Directions for this task
The response should hold every record from the listing that follows, verbatim, and no pictures.

Extracted entries
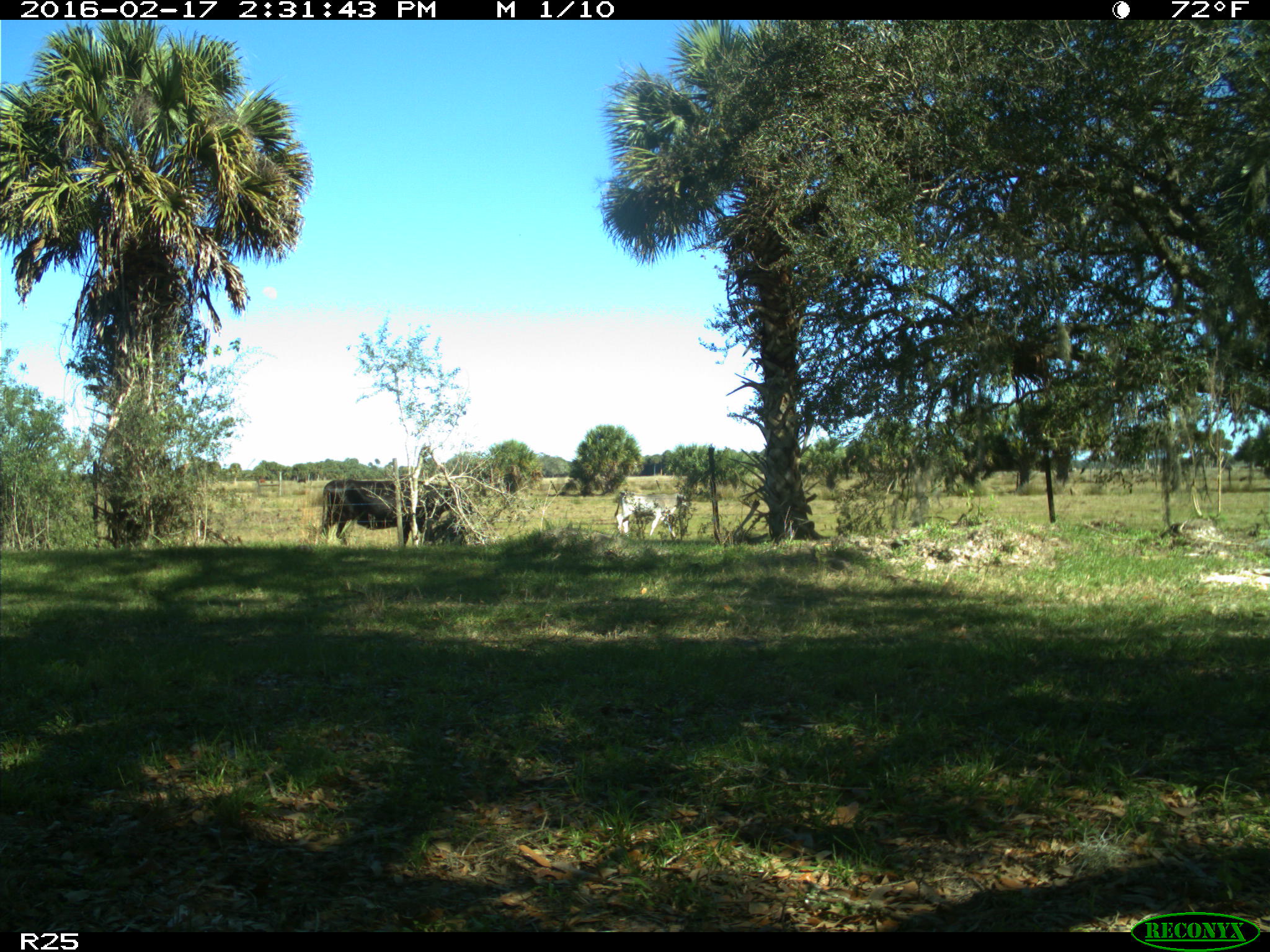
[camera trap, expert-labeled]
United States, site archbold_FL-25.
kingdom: Animalia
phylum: Chordata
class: Mammalia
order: Artiodactyla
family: Bovidae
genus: Bos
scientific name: Bos taurus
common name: domestic cow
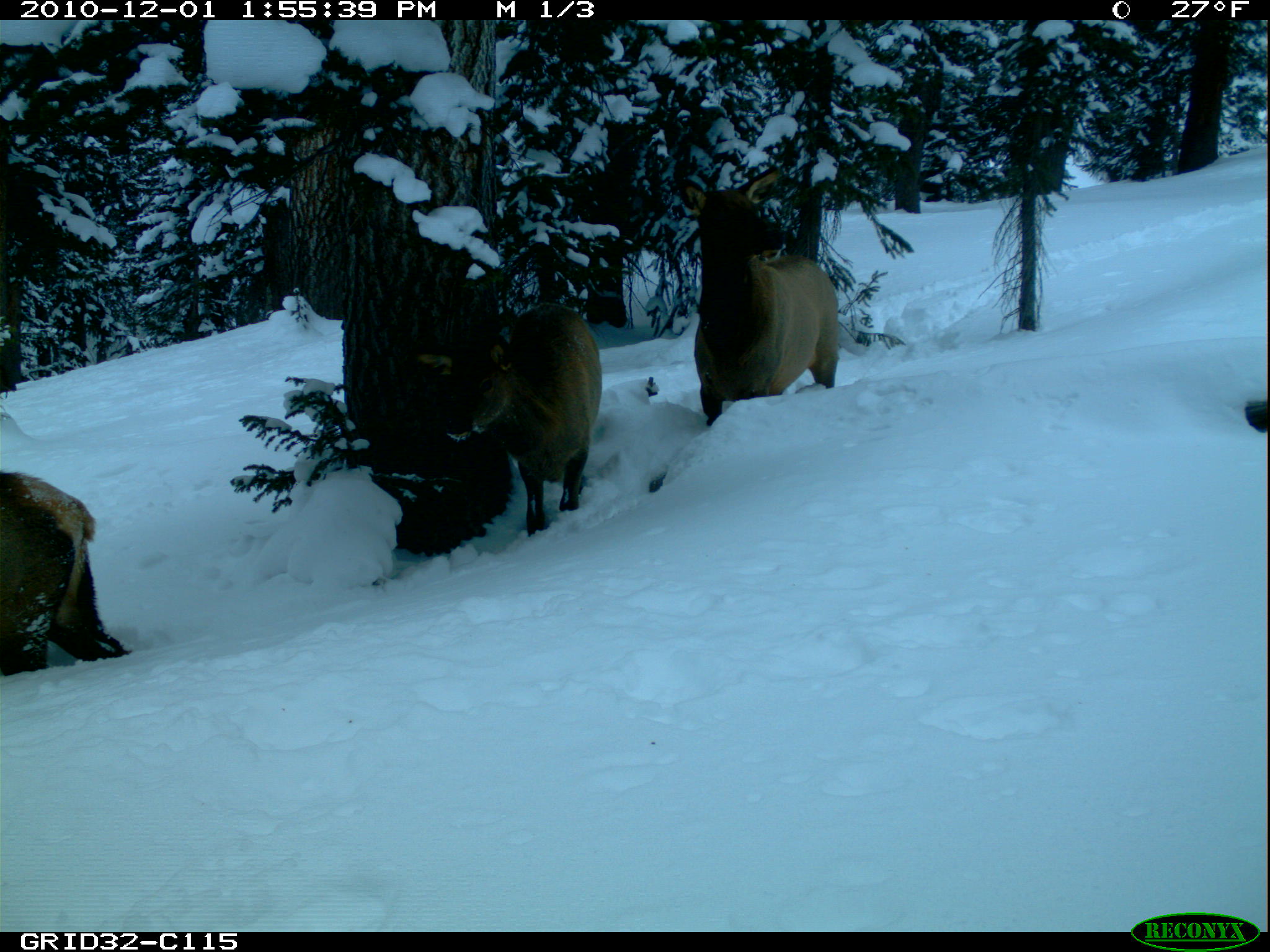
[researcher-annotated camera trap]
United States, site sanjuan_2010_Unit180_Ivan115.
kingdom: Animalia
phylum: Chordata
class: Mammalia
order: Artiodactyla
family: Cervidae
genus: Cervus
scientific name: Cervus elaphus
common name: red deer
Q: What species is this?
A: Cervus elaphus (red deer).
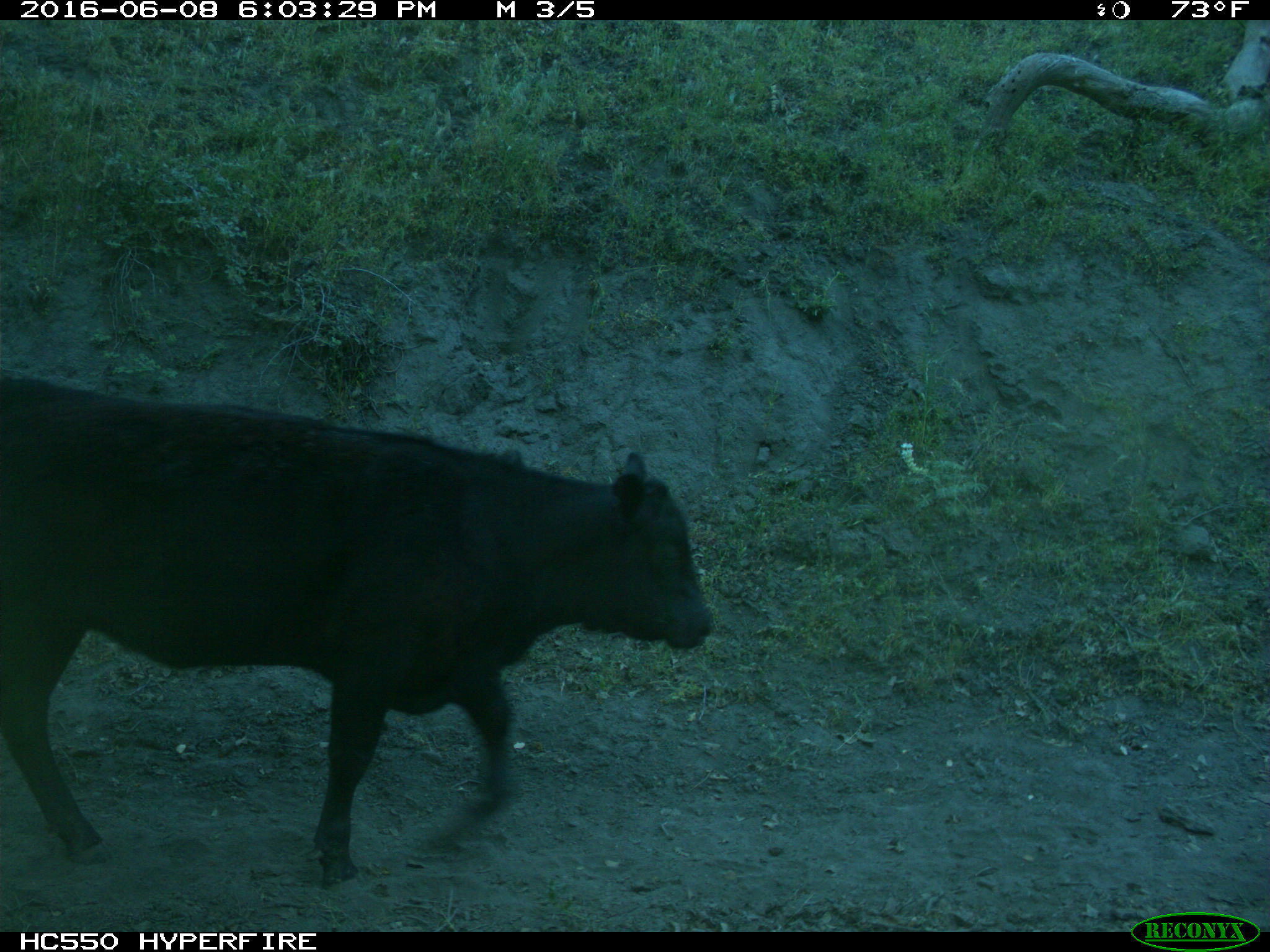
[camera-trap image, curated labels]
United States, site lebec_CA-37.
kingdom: Animalia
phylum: Chordata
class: Mammalia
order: Artiodactyla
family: Bovidae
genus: Bos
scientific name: Bos taurus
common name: domestic cow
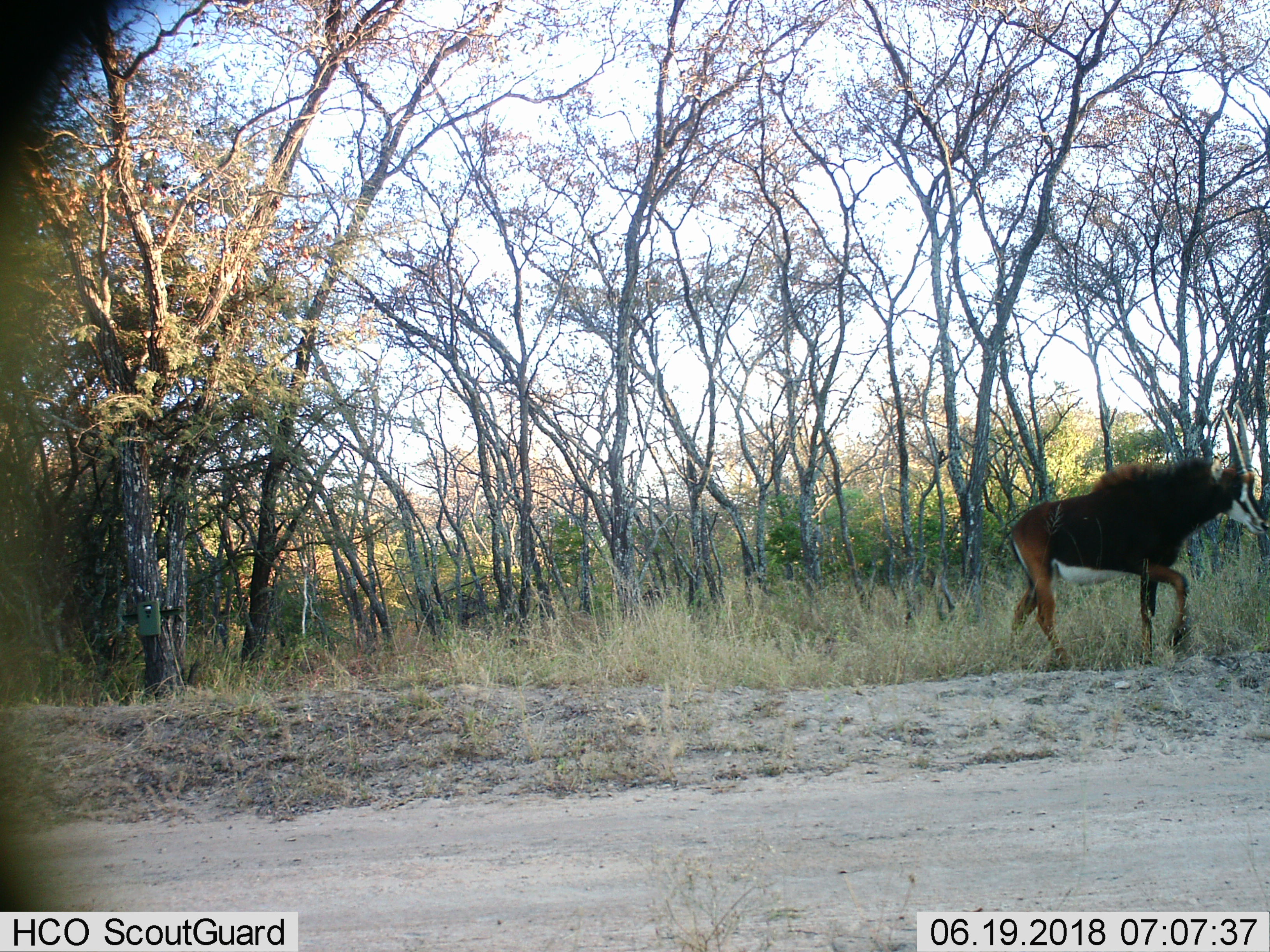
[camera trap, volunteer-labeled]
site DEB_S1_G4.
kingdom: Animalia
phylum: Chordata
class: Mammalia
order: Artiodactyla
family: Bovidae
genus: Hippotragus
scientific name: Hippotragus niger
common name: sable antelope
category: sable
Sable (sable antelope) (Hippotragus niger), count 1. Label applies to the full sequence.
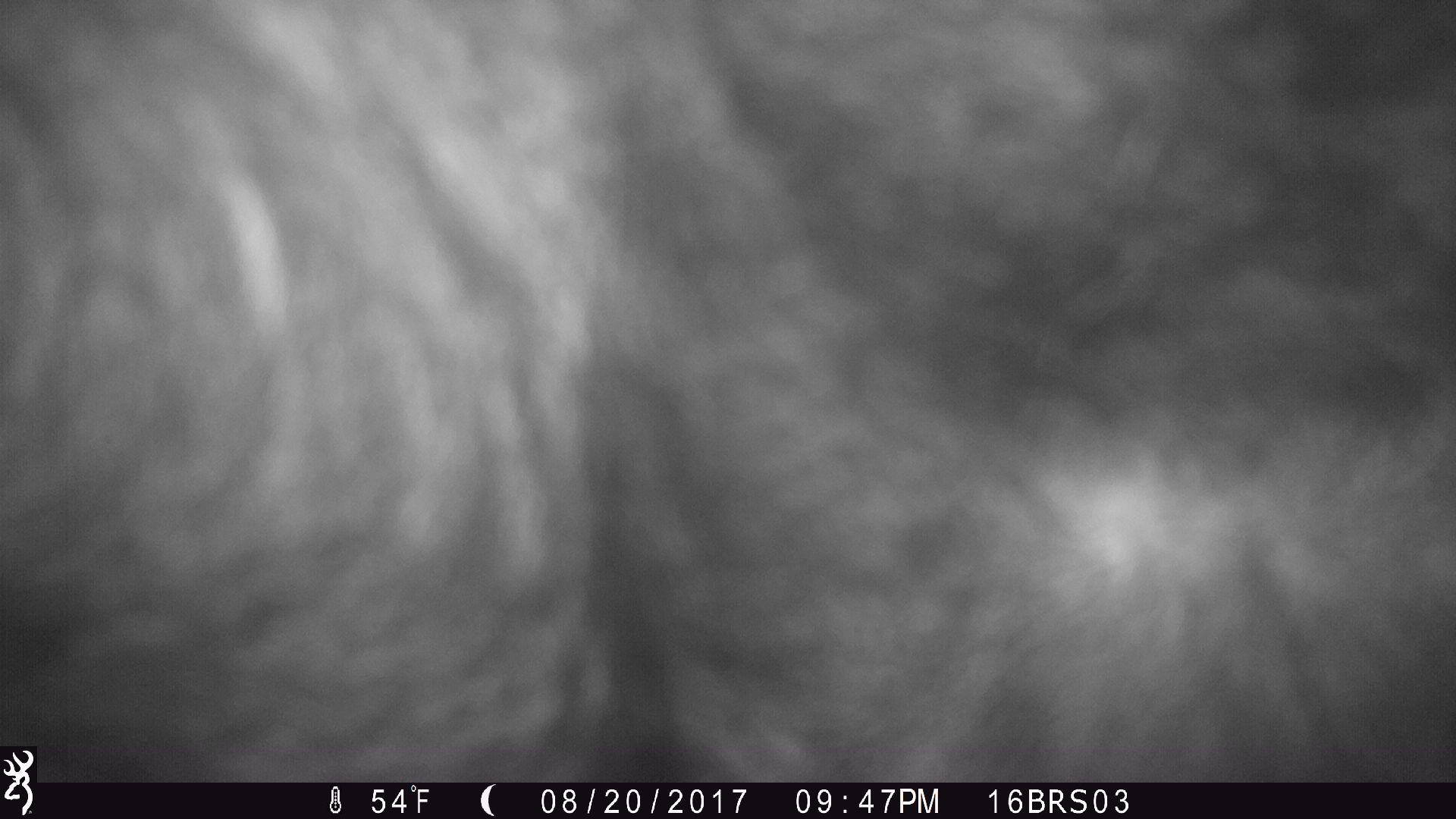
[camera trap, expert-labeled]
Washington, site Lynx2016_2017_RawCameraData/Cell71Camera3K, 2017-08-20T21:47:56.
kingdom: Animalia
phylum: Chordata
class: Mammalia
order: Artiodactyla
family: Bovidae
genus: Bos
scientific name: Bos taurus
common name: domestic cattle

Response
[camera trap, expert-labeled]
United States, site archbold_FL-25.
kingdom: Animalia
phylum: Chordata
class: Mammalia
order: Artiodactyla
family: Bovidae
genus: Bos
scientific name: Bos taurus
common name: domestic cow
[researcher-annotated camera trap]
United States, site sanjuan_2010_Unit180_Ivan115.
kingdom: Animalia
phylum: Chordata
class: Mammalia
order: Artiodactyla
family: Cervidae
genus: Cervus
scientific name: Cervus elaphus
common name: red deer
Q: What species is this?
A: Cervus elaphus (red deer).
[camera-trap image, curated labels]
United States, site lebec_CA-37.
kingdom: Animalia
phylum: Chordata
class: Mammalia
order: Artiodactyla
family: Bovidae
genus: Bos
scientific name: Bos taurus
common name: domestic cow
[camera trap, volunteer-labeled]
site DEB_S1_G4.
kingdom: Animalia
phylum: Chordata
class: Mammalia
order: Artiodactyla
family: Bovidae
genus: Hippotragus
scientific name: Hippotragus niger
common name: sable antelope
category: sable
Sable (sable antelope) (Hippotragus niger), count 1. Label applies to the full sequence.
[camera trap, expert-labeled]
Washington, site Lynx2016_2017_RawCameraData/Cell71Camera3K, 2017-08-20T21:47:56.
kingdom: Animalia
phylum: Chordata
class: Mammalia
order: Artiodactyla
family: Bovidae
genus: Bos
scientific name: Bos taurus
common name: domestic cattle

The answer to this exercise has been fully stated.